Two disciplines familiar to econometricians, factor analysis of equities returns and machine learning, have grown up alongside each other. Used in tandem, these fields of study can build effective investment-management tools, according to City University of Hong Kong’s Guanho Feng (a graduate of Chicago Booth’s PhD Program), Booth’s Nicholas Polson, and Booth PhD candidate Jianeng Xu.

The researchers set out to determine whether they could create a deep-learning model to automate the management of a portfolio built on buying stocks that are expected to rise and short selling those that are expected to fall, known as a long-short strategy. They created a machine-learning algorithm that built a long-short equity portfolio from the top and bottom 20 percent of a 3,000-stock universe.

They ranked the equities using the five-factor model of Chicago Booth’s Eugene F. Fama and Dartmouth’s Kenneth R. French. Fama and French break down the components of stock returns over time into five factors: market risk, in which stocks with less risk relative to their benchmark outperform those with more risk; size, in which companies with small market capitalizations outperform larger companies; value, where a low price-to-book ratio outperforms high; profitability, where higher operating profits outperform; and reinvestment, in which companies that reinvest outperform those that don’t.

Deep learning is a form of machine learning that is typically based on an artificial neural network, so it mimics human thinking and relies on sensing and analyzing patterns and conditions rather than following task-based rules. Although the researchers’ deep-learning system started with the five factors, it quickly found others that were relevant to its task. So the system added characteristics such as dividend yield, leverage, liquidity, bid-ask spread, and even macroeconomic conditions. Using these deep-learning factors, the researchers’ portfolio outperformed a cap-weighted portfolio drawn from 3,000 stocks between the years 2011 and 2017.

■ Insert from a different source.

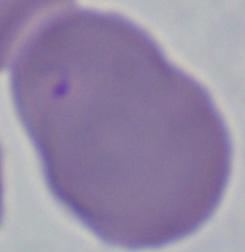
modality = photomicrograph
identification = Babesia
magnification = 1000x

 “Our method is the first one that unifies all procedures of the characteristics-based asset pricing models with a clear optimization objective,” the researchers write.

The research further validates factor analysis of stock returns and offers the promise that if deep learning is set on the right path and given enough computational power, it can productively manage portfolios and gain new insights as conditions change. In this study, Feng, Polson, and Xu’s framework was able to generate superior returns not just to the market but also to more static approaches that relied on either the capital asset pricing model or the five Fama and French factors alone.

Implications of the research may not be limited to portfolio management. If deep learning can identify factors that are relevant to returns under certain market conditions, it may be able to assist in capital budgeting and product management. Such a system could inform corporate executives when it is time to pay down debt or increase spending on research and development.

Deep learning may have a lot to say about how important decisions, now left to humans, wind up getting made.